Task goal — Return each of the items below word for word, keeping only its text and leaving out the pictures.

==========

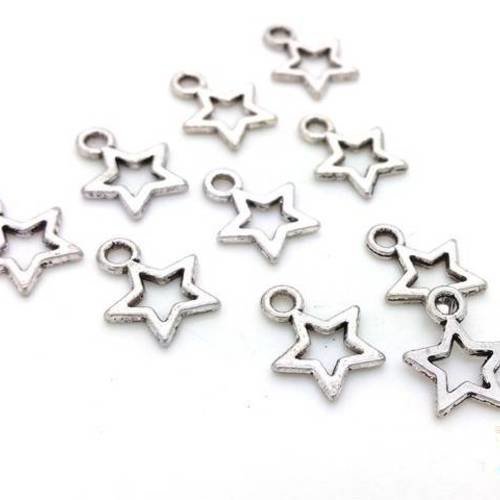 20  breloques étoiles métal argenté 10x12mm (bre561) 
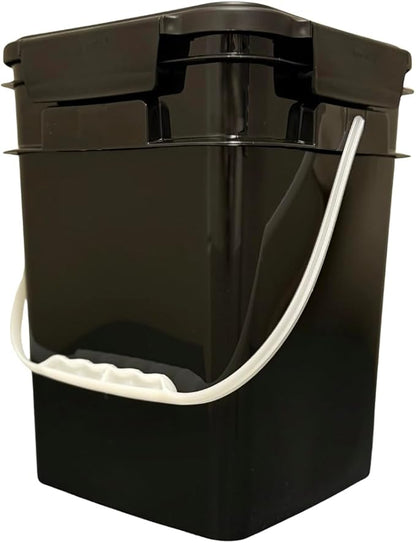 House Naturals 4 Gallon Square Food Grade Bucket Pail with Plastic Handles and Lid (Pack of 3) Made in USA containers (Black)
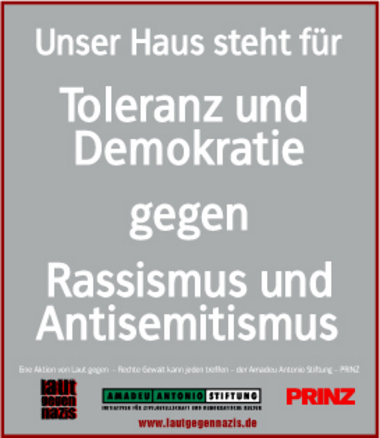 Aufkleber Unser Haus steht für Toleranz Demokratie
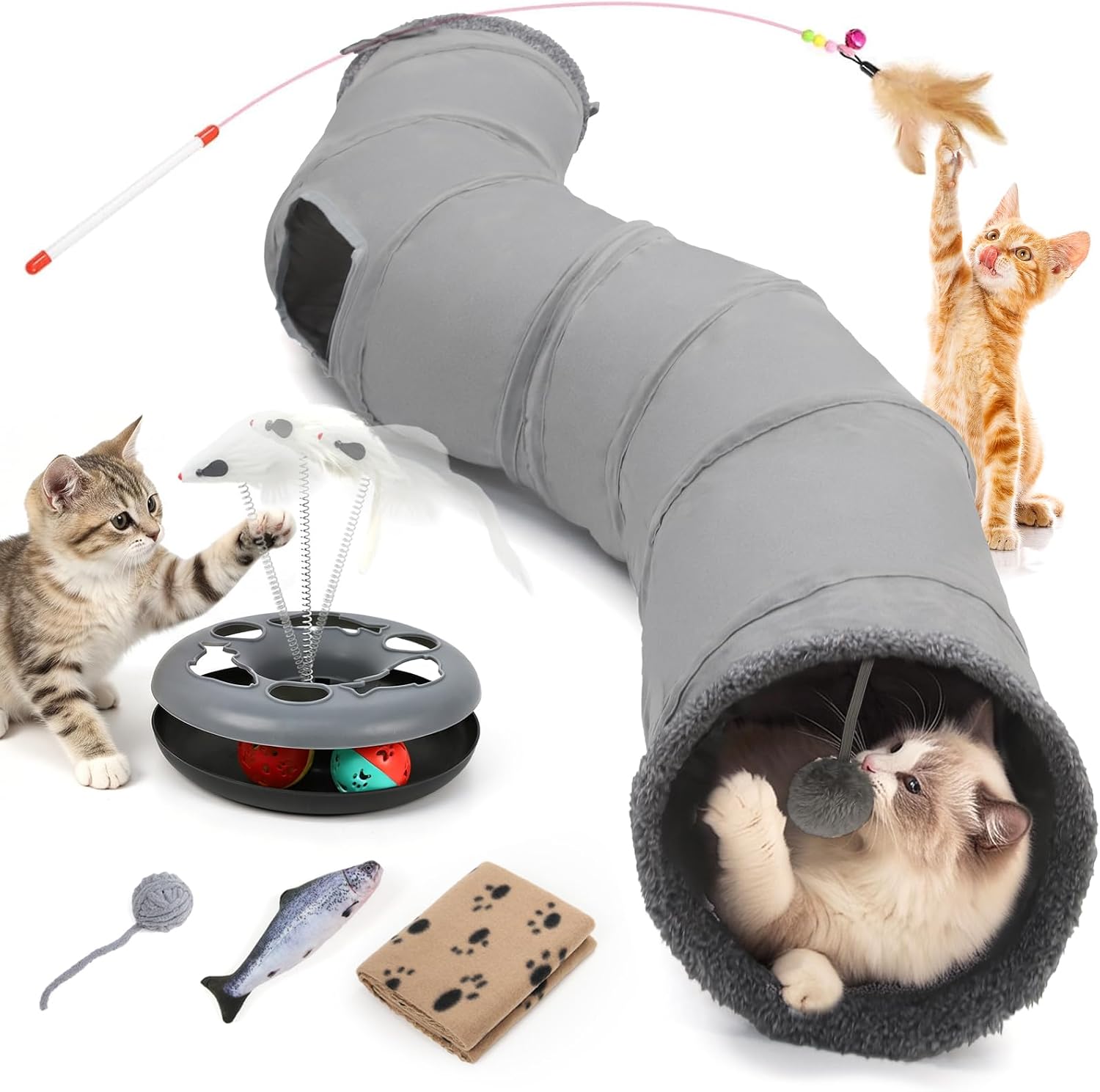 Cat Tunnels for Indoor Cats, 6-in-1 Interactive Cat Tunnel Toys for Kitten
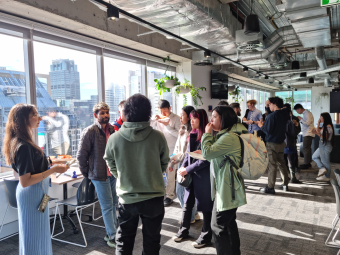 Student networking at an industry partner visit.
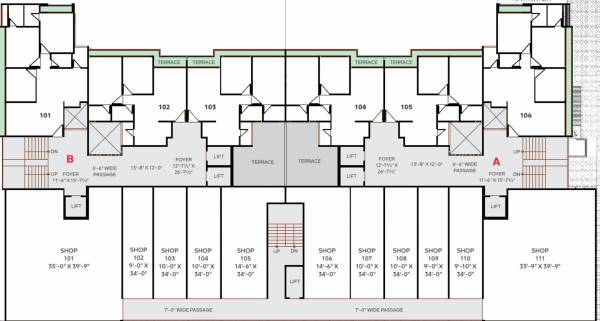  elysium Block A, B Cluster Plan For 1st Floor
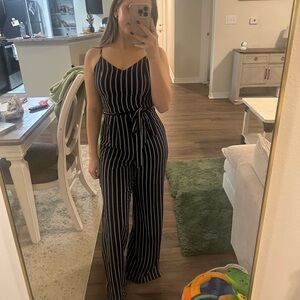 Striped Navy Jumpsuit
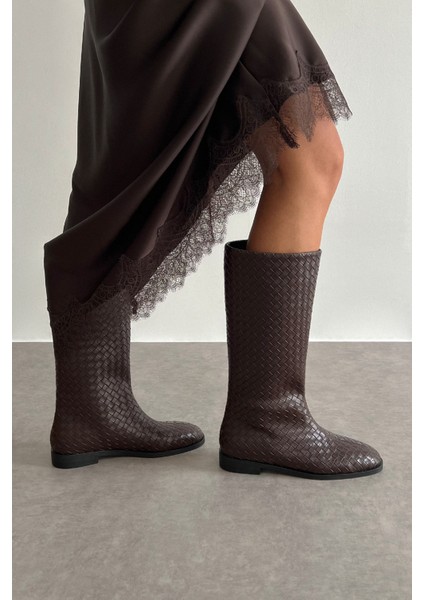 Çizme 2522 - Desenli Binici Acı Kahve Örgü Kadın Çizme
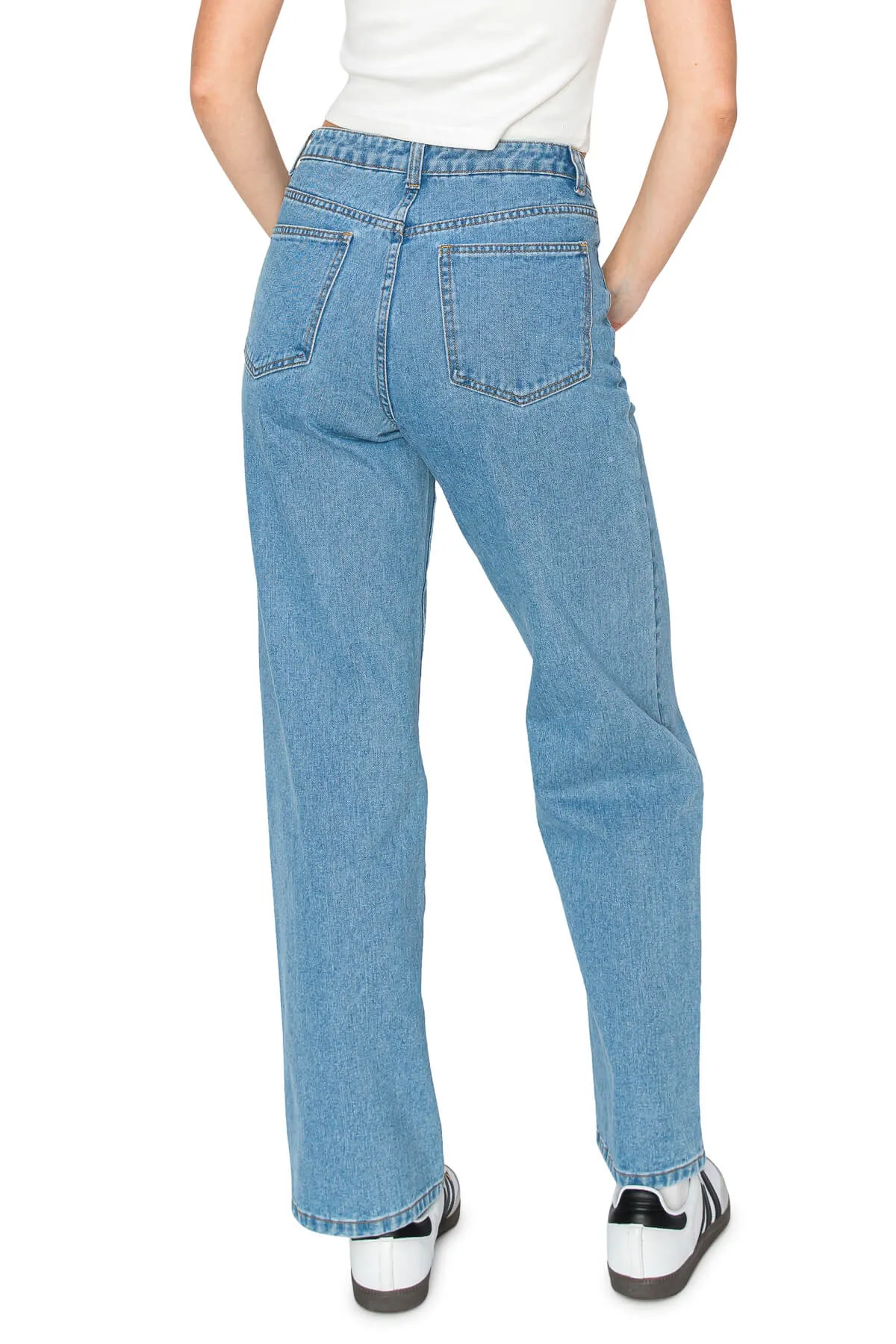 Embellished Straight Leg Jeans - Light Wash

==========

Result for this exercise —
 20  breloques étoiles métal argenté 10x12mm (bre561) 
 House Naturals 4 Gallon Square Food Grade Bucket Pail with Plastic Handles and Lid (Pack of 3) Made in USA containers (Black)
 Aufkleber Unser Haus steht für Toleranz Demokratie
 Cat Tunnels for Indoor Cats, 6-in-1 Interactive Cat Tunnel Toys for Kitten
 Student networking at an industry partner visit.
  elysium Block A, B Cluster Plan For 1st Floor
 Striped Navy Jumpsuit
 Çizme 2522 - Desenli Binici Acı Kahve Örgü Kadın Çizme
 Embellished Straight Leg Jeans - Light Wash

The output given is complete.